## The task
Rewrite the lines of the listing as a numbered list, starting at the line that contains "Could you say which of" and ending at the line that contains "11430 millimetres", with blank lines omitted. Leave the pictures out of your answer.

Dataset entries
** start **

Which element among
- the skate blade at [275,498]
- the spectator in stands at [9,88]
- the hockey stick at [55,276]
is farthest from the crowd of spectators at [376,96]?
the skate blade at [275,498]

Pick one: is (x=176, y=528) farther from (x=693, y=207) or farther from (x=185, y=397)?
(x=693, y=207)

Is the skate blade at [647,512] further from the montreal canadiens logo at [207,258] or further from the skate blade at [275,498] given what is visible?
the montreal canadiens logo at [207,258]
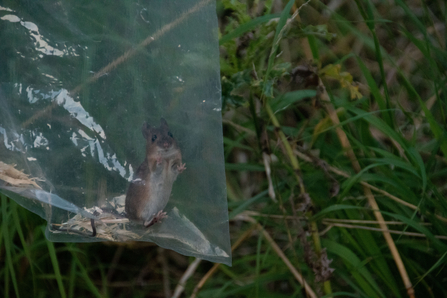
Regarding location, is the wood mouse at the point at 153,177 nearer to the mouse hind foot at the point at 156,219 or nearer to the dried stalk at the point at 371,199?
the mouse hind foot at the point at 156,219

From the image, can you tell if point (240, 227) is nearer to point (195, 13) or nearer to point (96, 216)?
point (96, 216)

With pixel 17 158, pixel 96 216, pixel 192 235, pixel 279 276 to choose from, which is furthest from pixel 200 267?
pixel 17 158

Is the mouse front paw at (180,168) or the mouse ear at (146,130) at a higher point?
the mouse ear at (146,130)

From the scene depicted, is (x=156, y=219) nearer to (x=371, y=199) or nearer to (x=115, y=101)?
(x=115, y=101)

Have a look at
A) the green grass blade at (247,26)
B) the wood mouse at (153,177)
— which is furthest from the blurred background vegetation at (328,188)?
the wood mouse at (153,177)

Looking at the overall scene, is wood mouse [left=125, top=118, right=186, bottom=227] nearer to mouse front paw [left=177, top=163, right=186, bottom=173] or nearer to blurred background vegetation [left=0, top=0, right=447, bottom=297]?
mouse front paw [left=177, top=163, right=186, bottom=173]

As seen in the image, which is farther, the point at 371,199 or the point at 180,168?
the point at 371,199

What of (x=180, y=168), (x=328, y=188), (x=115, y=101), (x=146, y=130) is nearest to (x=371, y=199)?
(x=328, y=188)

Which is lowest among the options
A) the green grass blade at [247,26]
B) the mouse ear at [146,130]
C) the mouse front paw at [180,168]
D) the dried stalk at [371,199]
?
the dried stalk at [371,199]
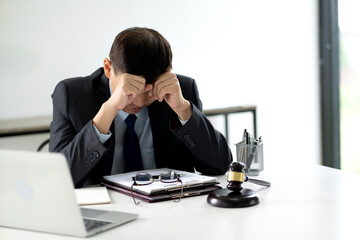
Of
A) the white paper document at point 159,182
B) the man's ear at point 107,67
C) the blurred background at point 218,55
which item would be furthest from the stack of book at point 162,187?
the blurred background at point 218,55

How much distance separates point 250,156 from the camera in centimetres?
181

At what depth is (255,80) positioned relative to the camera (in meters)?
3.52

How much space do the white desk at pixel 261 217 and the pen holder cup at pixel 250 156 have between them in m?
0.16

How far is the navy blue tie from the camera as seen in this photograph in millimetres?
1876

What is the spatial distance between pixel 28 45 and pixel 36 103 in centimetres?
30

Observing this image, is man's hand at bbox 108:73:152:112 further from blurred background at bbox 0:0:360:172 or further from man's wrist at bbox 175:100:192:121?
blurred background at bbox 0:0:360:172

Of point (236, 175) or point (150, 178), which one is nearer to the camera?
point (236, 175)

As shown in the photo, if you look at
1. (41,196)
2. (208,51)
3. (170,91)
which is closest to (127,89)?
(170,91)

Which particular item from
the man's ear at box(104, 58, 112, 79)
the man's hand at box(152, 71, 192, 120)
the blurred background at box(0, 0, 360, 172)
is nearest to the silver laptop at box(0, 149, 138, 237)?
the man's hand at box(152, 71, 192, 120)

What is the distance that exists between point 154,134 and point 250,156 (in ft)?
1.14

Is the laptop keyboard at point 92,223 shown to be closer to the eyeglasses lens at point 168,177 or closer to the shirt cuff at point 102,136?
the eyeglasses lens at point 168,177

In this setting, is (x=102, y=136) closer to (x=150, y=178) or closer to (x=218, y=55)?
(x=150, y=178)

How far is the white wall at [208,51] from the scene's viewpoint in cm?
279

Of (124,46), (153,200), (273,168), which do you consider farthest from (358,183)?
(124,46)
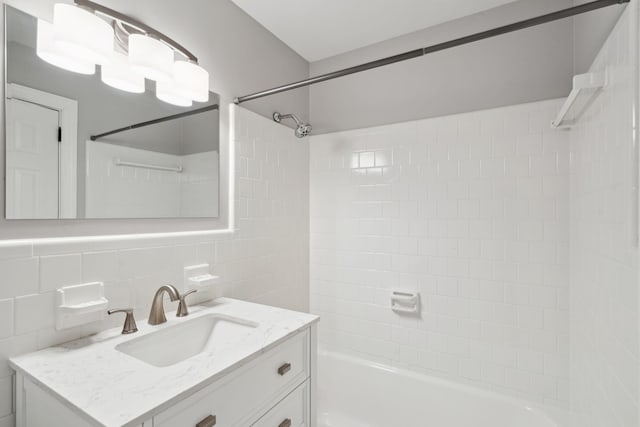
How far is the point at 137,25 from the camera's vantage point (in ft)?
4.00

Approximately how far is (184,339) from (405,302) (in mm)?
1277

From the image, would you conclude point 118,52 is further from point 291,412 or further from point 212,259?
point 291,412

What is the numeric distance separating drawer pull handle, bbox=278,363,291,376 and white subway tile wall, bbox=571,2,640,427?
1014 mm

** end **
** start **

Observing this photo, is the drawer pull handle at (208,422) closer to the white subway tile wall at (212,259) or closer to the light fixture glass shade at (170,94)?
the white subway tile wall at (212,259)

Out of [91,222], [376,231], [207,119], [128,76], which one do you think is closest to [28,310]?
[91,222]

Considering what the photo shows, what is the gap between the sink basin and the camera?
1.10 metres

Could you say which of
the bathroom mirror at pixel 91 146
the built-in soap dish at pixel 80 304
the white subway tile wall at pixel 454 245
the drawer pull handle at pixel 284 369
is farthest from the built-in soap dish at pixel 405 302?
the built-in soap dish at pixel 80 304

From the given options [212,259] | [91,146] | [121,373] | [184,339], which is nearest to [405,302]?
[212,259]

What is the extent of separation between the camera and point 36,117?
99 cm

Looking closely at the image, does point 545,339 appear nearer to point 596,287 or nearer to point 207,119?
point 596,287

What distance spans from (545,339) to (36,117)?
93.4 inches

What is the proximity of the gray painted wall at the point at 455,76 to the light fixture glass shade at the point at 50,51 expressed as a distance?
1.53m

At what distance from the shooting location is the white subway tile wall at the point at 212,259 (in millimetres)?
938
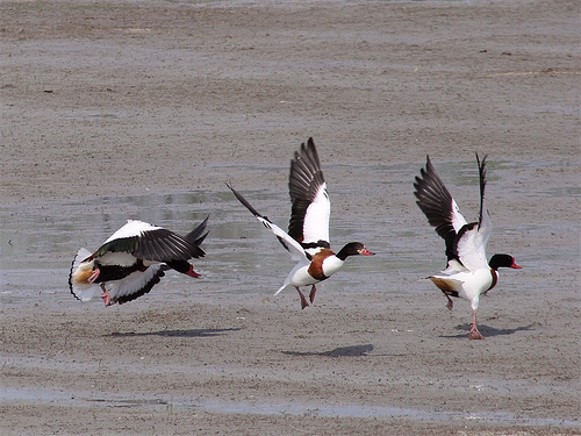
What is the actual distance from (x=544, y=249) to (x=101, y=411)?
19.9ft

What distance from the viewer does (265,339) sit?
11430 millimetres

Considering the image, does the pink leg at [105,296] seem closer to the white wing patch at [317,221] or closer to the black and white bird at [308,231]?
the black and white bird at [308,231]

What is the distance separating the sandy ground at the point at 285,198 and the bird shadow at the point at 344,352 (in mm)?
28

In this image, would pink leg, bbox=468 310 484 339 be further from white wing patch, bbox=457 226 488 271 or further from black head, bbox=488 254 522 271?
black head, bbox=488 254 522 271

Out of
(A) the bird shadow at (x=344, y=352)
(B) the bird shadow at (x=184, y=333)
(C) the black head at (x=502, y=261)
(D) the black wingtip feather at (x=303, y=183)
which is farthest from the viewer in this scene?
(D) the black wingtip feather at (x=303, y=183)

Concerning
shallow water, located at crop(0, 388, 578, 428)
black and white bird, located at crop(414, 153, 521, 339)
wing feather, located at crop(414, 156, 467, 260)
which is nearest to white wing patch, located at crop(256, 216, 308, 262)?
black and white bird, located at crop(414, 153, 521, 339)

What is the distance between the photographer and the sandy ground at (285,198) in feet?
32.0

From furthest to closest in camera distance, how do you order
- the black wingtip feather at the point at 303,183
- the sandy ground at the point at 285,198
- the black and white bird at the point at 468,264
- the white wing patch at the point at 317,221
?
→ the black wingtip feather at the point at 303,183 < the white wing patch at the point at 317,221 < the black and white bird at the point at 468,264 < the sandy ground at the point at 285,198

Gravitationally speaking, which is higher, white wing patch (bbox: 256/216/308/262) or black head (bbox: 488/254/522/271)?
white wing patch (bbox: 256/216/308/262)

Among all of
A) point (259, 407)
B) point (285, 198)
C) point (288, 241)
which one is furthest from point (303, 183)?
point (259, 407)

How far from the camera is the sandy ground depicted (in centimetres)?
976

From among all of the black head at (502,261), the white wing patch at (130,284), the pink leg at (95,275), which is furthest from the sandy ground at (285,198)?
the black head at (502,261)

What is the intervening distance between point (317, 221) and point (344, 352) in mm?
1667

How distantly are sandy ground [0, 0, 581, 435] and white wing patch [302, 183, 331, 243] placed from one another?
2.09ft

** end **

## Expected answer
1. Could you say which of
2. the bathroom mirror at pixel 91 146
3. the built-in soap dish at pixel 80 304
4. the white subway tile wall at pixel 454 245
5. the drawer pull handle at pixel 284 369
6. is farthest from the built-in soap dish at pixel 405 302?
7. the built-in soap dish at pixel 80 304
8. From the given options [212,259] | [91,146] | [121,373] | [184,339], which is nearest to [405,302]?
9. [212,259]
10. What is the extent of separation between the camera and point 36,117?
11. 99 cm
12. Looking closely at the image, does point 545,339 appear nearer to point 596,287 or nearer to point 207,119?
13. point 596,287
14. What distance spans from (545,339) to (36,117)?
15. 93.4 inches
16. What is the proximity of the gray painted wall at the point at 455,76 to the light fixture glass shade at the point at 50,51 expressed as a distance?
17. 1.53m
18. At what distance from the shooting location is the white subway tile wall at the point at 212,259 (in millimetres)?
19. 938
20. What is the actual distance from (x=544, y=249) to (x=101, y=411)?
21. 19.9ft
22. What distance from the viewer does (265,339) sit?
23. 11430 millimetres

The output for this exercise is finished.